Я ничего не могу для тебя сделать. Я проиграл.

Ты можешь, Блоут. Ты можешь. Пожалуйста… Обещай мне одну вещь. Что ты не сдашься. Обещай мне это.

Зачем?

Потому что Изгнанник любил Принцессу, а Принцесса любила Изгнанника. Потому что то, что ты пытаешься здесь создать, прекрасно. Потому что, если ты сдашься, значит, Арахис умер напрасно.

Мы оба плакали.

Я все-таки вытащу тебя, обещал я ей. Я сделаю это. Я… не знаю, что я сделаю. Но я найду какой-нибудь способ, кого-то, кто сможет помочь.

Но контакт ослаб, как это всегда случалось. Я не знал, слышит ли она меня еще или нет. Я улавливал лишь слабый шепот: у тебя есть сила, Блоут. Используй ее.

Я бушевал. Я рыдал.

– Она права. Она говорит тебе точно то, что говорил тебе я. – Пингвин. Он стоял в холле передо мной. Не галлюцинация, не сон. Я видел, как охрана с удивлением смотрит на него и не понимает, откуда он взялся. – Верно, – сказал пингвин. – Ты создал меня, как создал остальное.

– Как? – закричал я. – Скажи мне, как я могу это контролировать?

Но он не ответил. Он поковылял по коридору, ведущему к западному крылу и пещерам. – Я вернусь, – сказал он, – когда понадоблюсь.

– Губернатор? – спросил Андрион, один из охранников. – Нам задержать его?

– Вы его видите? Вы правда его видите?

Андрион посмотрел на меня с удивлением.

– Да. Конечно.

Я вздохнул. Посмотрел на «Искушение» и попытался думать.

– Пусть идет, – сказал я им. – Пусть идет.

Полагаю, что после смерти Арахиса я почувствовал, что должен сделать что-то. Я должен был завоевать некоторое (хоть какое-нибудь) уважение джамперов, не говоря уже о джокерах. И несмотря на мольбы Тахиона, единственное, чего я достиг своими снами, так это вызвал к жизни пингвина. Несколько джокеров сообщили, что видели его, бродящего по пещерам.

Фокус для гостиной. Блоут может вынуть пингвина из шляпы. Великолепно. Мальчик, да это пробирает до костей. Черт возьми, Блез будет дрожать от страха.

Мне нужно было действие. Нужен был символ. Я должен был чувствовать, что делаю что-то.

Я решил, пришло время объявить о том, что стало уже свершившимся фактом.

Кафка нажал на выключатель сетевого фильтра. Дуговые лампы вспыхнули с громким рычанием, и я окунулся в их сверкающий блеск. Я смотрел в монитор, пока Кафка отсчитывал секунды, загибая пальцы. Он ткнул в меня последним пальцем, когда на камере зажегся красный огонек записи. На мониторе появилось «Искушение», камера плавно плыла назад.

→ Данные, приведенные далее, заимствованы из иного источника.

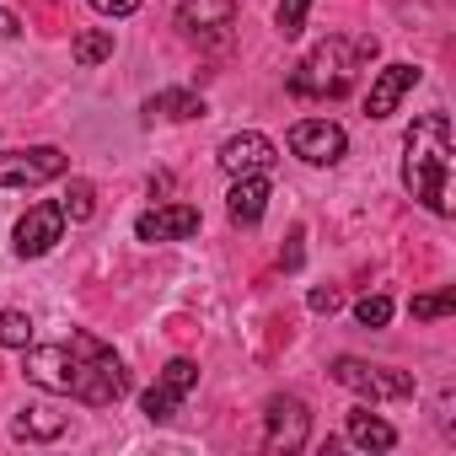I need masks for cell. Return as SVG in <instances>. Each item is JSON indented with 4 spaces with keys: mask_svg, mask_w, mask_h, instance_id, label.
I'll return each mask as SVG.
<instances>
[{
    "mask_svg": "<svg viewBox=\"0 0 456 456\" xmlns=\"http://www.w3.org/2000/svg\"><path fill=\"white\" fill-rule=\"evenodd\" d=\"M28 381L44 387V392H65L86 408H108L129 392V370L124 360L92 338V333H70L60 344H38L28 349Z\"/></svg>",
    "mask_w": 456,
    "mask_h": 456,
    "instance_id": "6da1fadb",
    "label": "cell"
},
{
    "mask_svg": "<svg viewBox=\"0 0 456 456\" xmlns=\"http://www.w3.org/2000/svg\"><path fill=\"white\" fill-rule=\"evenodd\" d=\"M403 183H408V193L424 204V209H435V215H451V118L445 113H424V118H413V129H408V140H403Z\"/></svg>",
    "mask_w": 456,
    "mask_h": 456,
    "instance_id": "7a4b0ae2",
    "label": "cell"
},
{
    "mask_svg": "<svg viewBox=\"0 0 456 456\" xmlns=\"http://www.w3.org/2000/svg\"><path fill=\"white\" fill-rule=\"evenodd\" d=\"M354 44H344V38H328V44H317L301 65H296V76H290V92L296 97H344L349 86H354Z\"/></svg>",
    "mask_w": 456,
    "mask_h": 456,
    "instance_id": "3957f363",
    "label": "cell"
},
{
    "mask_svg": "<svg viewBox=\"0 0 456 456\" xmlns=\"http://www.w3.org/2000/svg\"><path fill=\"white\" fill-rule=\"evenodd\" d=\"M70 156L60 145H33V151H0V188H38L65 177Z\"/></svg>",
    "mask_w": 456,
    "mask_h": 456,
    "instance_id": "277c9868",
    "label": "cell"
},
{
    "mask_svg": "<svg viewBox=\"0 0 456 456\" xmlns=\"http://www.w3.org/2000/svg\"><path fill=\"white\" fill-rule=\"evenodd\" d=\"M333 376H338L344 387L365 392V397H413V392H419L408 370H387V365H370V360H354V354L333 360Z\"/></svg>",
    "mask_w": 456,
    "mask_h": 456,
    "instance_id": "5b68a950",
    "label": "cell"
},
{
    "mask_svg": "<svg viewBox=\"0 0 456 456\" xmlns=\"http://www.w3.org/2000/svg\"><path fill=\"white\" fill-rule=\"evenodd\" d=\"M344 129L338 124H328V118H301L296 129H290V151L301 156V161H312V167H333V161H344Z\"/></svg>",
    "mask_w": 456,
    "mask_h": 456,
    "instance_id": "8992f818",
    "label": "cell"
},
{
    "mask_svg": "<svg viewBox=\"0 0 456 456\" xmlns=\"http://www.w3.org/2000/svg\"><path fill=\"white\" fill-rule=\"evenodd\" d=\"M65 237V209L60 204H33L17 225V258H44Z\"/></svg>",
    "mask_w": 456,
    "mask_h": 456,
    "instance_id": "52a82bcc",
    "label": "cell"
},
{
    "mask_svg": "<svg viewBox=\"0 0 456 456\" xmlns=\"http://www.w3.org/2000/svg\"><path fill=\"white\" fill-rule=\"evenodd\" d=\"M193 387H199V365H193V360H172V365L161 370V381H156V387L145 392V403H140V408H145V419H156V424H161V419H172V413H177V403H183Z\"/></svg>",
    "mask_w": 456,
    "mask_h": 456,
    "instance_id": "ba28073f",
    "label": "cell"
},
{
    "mask_svg": "<svg viewBox=\"0 0 456 456\" xmlns=\"http://www.w3.org/2000/svg\"><path fill=\"white\" fill-rule=\"evenodd\" d=\"M269 451H301L312 435V413L301 397H269Z\"/></svg>",
    "mask_w": 456,
    "mask_h": 456,
    "instance_id": "9c48e42d",
    "label": "cell"
},
{
    "mask_svg": "<svg viewBox=\"0 0 456 456\" xmlns=\"http://www.w3.org/2000/svg\"><path fill=\"white\" fill-rule=\"evenodd\" d=\"M199 232V209L193 204H161V209H145L134 220V237L140 242H183Z\"/></svg>",
    "mask_w": 456,
    "mask_h": 456,
    "instance_id": "30bf717a",
    "label": "cell"
},
{
    "mask_svg": "<svg viewBox=\"0 0 456 456\" xmlns=\"http://www.w3.org/2000/svg\"><path fill=\"white\" fill-rule=\"evenodd\" d=\"M269 167H274V140L258 134V129H242V134H232V140L220 145V172H232V177L269 172Z\"/></svg>",
    "mask_w": 456,
    "mask_h": 456,
    "instance_id": "8fae6325",
    "label": "cell"
},
{
    "mask_svg": "<svg viewBox=\"0 0 456 456\" xmlns=\"http://www.w3.org/2000/svg\"><path fill=\"white\" fill-rule=\"evenodd\" d=\"M237 22V0H183L177 28L188 38H225V28Z\"/></svg>",
    "mask_w": 456,
    "mask_h": 456,
    "instance_id": "7c38bea8",
    "label": "cell"
},
{
    "mask_svg": "<svg viewBox=\"0 0 456 456\" xmlns=\"http://www.w3.org/2000/svg\"><path fill=\"white\" fill-rule=\"evenodd\" d=\"M419 86V70L413 65H387L376 81H370V97H365V118H387L397 113V102Z\"/></svg>",
    "mask_w": 456,
    "mask_h": 456,
    "instance_id": "4fadbf2b",
    "label": "cell"
},
{
    "mask_svg": "<svg viewBox=\"0 0 456 456\" xmlns=\"http://www.w3.org/2000/svg\"><path fill=\"white\" fill-rule=\"evenodd\" d=\"M225 209H232L237 225H258L264 209H269V172H242L232 183V199H225Z\"/></svg>",
    "mask_w": 456,
    "mask_h": 456,
    "instance_id": "5bb4252c",
    "label": "cell"
},
{
    "mask_svg": "<svg viewBox=\"0 0 456 456\" xmlns=\"http://www.w3.org/2000/svg\"><path fill=\"white\" fill-rule=\"evenodd\" d=\"M349 440H354L360 451H392V445H397V429H392L387 419H376L370 408H354V413H349Z\"/></svg>",
    "mask_w": 456,
    "mask_h": 456,
    "instance_id": "9a60e30c",
    "label": "cell"
},
{
    "mask_svg": "<svg viewBox=\"0 0 456 456\" xmlns=\"http://www.w3.org/2000/svg\"><path fill=\"white\" fill-rule=\"evenodd\" d=\"M65 424H70V419L54 413V408H22L17 424H12V435H17V440H60Z\"/></svg>",
    "mask_w": 456,
    "mask_h": 456,
    "instance_id": "2e32d148",
    "label": "cell"
},
{
    "mask_svg": "<svg viewBox=\"0 0 456 456\" xmlns=\"http://www.w3.org/2000/svg\"><path fill=\"white\" fill-rule=\"evenodd\" d=\"M145 113L156 118H199L204 113V97H193V92H156L151 102H145Z\"/></svg>",
    "mask_w": 456,
    "mask_h": 456,
    "instance_id": "e0dca14e",
    "label": "cell"
},
{
    "mask_svg": "<svg viewBox=\"0 0 456 456\" xmlns=\"http://www.w3.org/2000/svg\"><path fill=\"white\" fill-rule=\"evenodd\" d=\"M70 54H76V65L92 70V65H102V60L113 54V33H108V28H86V33L70 44Z\"/></svg>",
    "mask_w": 456,
    "mask_h": 456,
    "instance_id": "ac0fdd59",
    "label": "cell"
},
{
    "mask_svg": "<svg viewBox=\"0 0 456 456\" xmlns=\"http://www.w3.org/2000/svg\"><path fill=\"white\" fill-rule=\"evenodd\" d=\"M0 344H6V349H28L33 344V317L28 312H0Z\"/></svg>",
    "mask_w": 456,
    "mask_h": 456,
    "instance_id": "d6986e66",
    "label": "cell"
},
{
    "mask_svg": "<svg viewBox=\"0 0 456 456\" xmlns=\"http://www.w3.org/2000/svg\"><path fill=\"white\" fill-rule=\"evenodd\" d=\"M60 209H65V220H92V209H97V193H92V183H70V193L60 199Z\"/></svg>",
    "mask_w": 456,
    "mask_h": 456,
    "instance_id": "ffe728a7",
    "label": "cell"
},
{
    "mask_svg": "<svg viewBox=\"0 0 456 456\" xmlns=\"http://www.w3.org/2000/svg\"><path fill=\"white\" fill-rule=\"evenodd\" d=\"M419 322H435V317H451L456 312V296L451 290H435V296H413V306H408Z\"/></svg>",
    "mask_w": 456,
    "mask_h": 456,
    "instance_id": "44dd1931",
    "label": "cell"
},
{
    "mask_svg": "<svg viewBox=\"0 0 456 456\" xmlns=\"http://www.w3.org/2000/svg\"><path fill=\"white\" fill-rule=\"evenodd\" d=\"M354 317H360V328H387V322H392V301H387V296H365V301L354 306Z\"/></svg>",
    "mask_w": 456,
    "mask_h": 456,
    "instance_id": "7402d4cb",
    "label": "cell"
},
{
    "mask_svg": "<svg viewBox=\"0 0 456 456\" xmlns=\"http://www.w3.org/2000/svg\"><path fill=\"white\" fill-rule=\"evenodd\" d=\"M306 6H312V0H280V33H285V38H296V33H301Z\"/></svg>",
    "mask_w": 456,
    "mask_h": 456,
    "instance_id": "603a6c76",
    "label": "cell"
},
{
    "mask_svg": "<svg viewBox=\"0 0 456 456\" xmlns=\"http://www.w3.org/2000/svg\"><path fill=\"white\" fill-rule=\"evenodd\" d=\"M301 242H306V232H301V225H296V232L285 237V253H280V269H301V258H306V253H301Z\"/></svg>",
    "mask_w": 456,
    "mask_h": 456,
    "instance_id": "cb8c5ba5",
    "label": "cell"
},
{
    "mask_svg": "<svg viewBox=\"0 0 456 456\" xmlns=\"http://www.w3.org/2000/svg\"><path fill=\"white\" fill-rule=\"evenodd\" d=\"M92 12H102V17H134L140 0H92Z\"/></svg>",
    "mask_w": 456,
    "mask_h": 456,
    "instance_id": "d4e9b609",
    "label": "cell"
},
{
    "mask_svg": "<svg viewBox=\"0 0 456 456\" xmlns=\"http://www.w3.org/2000/svg\"><path fill=\"white\" fill-rule=\"evenodd\" d=\"M312 312H338V290H333V285L312 290Z\"/></svg>",
    "mask_w": 456,
    "mask_h": 456,
    "instance_id": "484cf974",
    "label": "cell"
},
{
    "mask_svg": "<svg viewBox=\"0 0 456 456\" xmlns=\"http://www.w3.org/2000/svg\"><path fill=\"white\" fill-rule=\"evenodd\" d=\"M17 33H22V22H17L6 6H0V38H17Z\"/></svg>",
    "mask_w": 456,
    "mask_h": 456,
    "instance_id": "4316f807",
    "label": "cell"
}]
</instances>
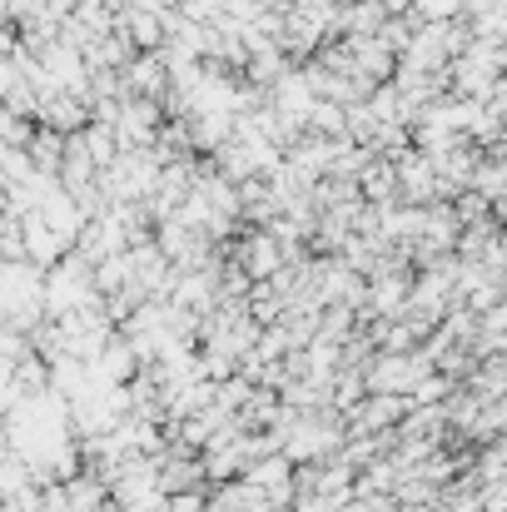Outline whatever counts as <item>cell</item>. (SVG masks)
<instances>
[{
  "label": "cell",
  "instance_id": "1",
  "mask_svg": "<svg viewBox=\"0 0 507 512\" xmlns=\"http://www.w3.org/2000/svg\"><path fill=\"white\" fill-rule=\"evenodd\" d=\"M478 329H483V334H488V339H493V334H498V329H507V309H498V314H488V319H483V324H478Z\"/></svg>",
  "mask_w": 507,
  "mask_h": 512
}]
</instances>
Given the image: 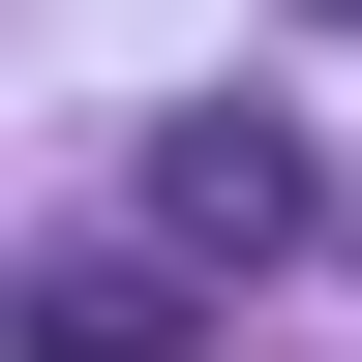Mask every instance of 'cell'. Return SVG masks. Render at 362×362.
<instances>
[{
  "mask_svg": "<svg viewBox=\"0 0 362 362\" xmlns=\"http://www.w3.org/2000/svg\"><path fill=\"white\" fill-rule=\"evenodd\" d=\"M151 242L181 272H272L302 242V121H151Z\"/></svg>",
  "mask_w": 362,
  "mask_h": 362,
  "instance_id": "6da1fadb",
  "label": "cell"
},
{
  "mask_svg": "<svg viewBox=\"0 0 362 362\" xmlns=\"http://www.w3.org/2000/svg\"><path fill=\"white\" fill-rule=\"evenodd\" d=\"M0 362H181V242H30L0 272Z\"/></svg>",
  "mask_w": 362,
  "mask_h": 362,
  "instance_id": "7a4b0ae2",
  "label": "cell"
}]
</instances>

Я начал говорить. Я помнил слова наизусть. Я два дня подряд практиковался, внося тут и там небольшие изменения.

– Красиво, не правда ли? – сказал я и услышал, как мой высокий голос усилился в звуковой системе, которую мы купили, когда у нас еще были деньги. На мониторе святой Антоний был мучим странными ордами, избиваем демонами, летящими в небе, искушаем соблазнительницей и ее сюрреалистическими последователями. – Это «Искушение святого Антония», если вам не знакома эта картина. Босх рассказывает нам историю Антония Египетского, то, как он не смог существовать среди себе подобных. Он не смог ужиться с людьми, хотя был таким же, как они. И Антоний решил бежать. Он бежал от мирской жизни и пришел в пустыню. Он создал место, где он мог существовать таким, какой он был.

Камера отъехала от картины и сфокусировалась на моем лице, моем пухлощеком, прыщавом лице толстого мальчика, почти потерянном в складках бледной плоти. Камера отходила все дальше и дальше, демонстрируя раздутый пейзаж моего тела, переполнившего холл.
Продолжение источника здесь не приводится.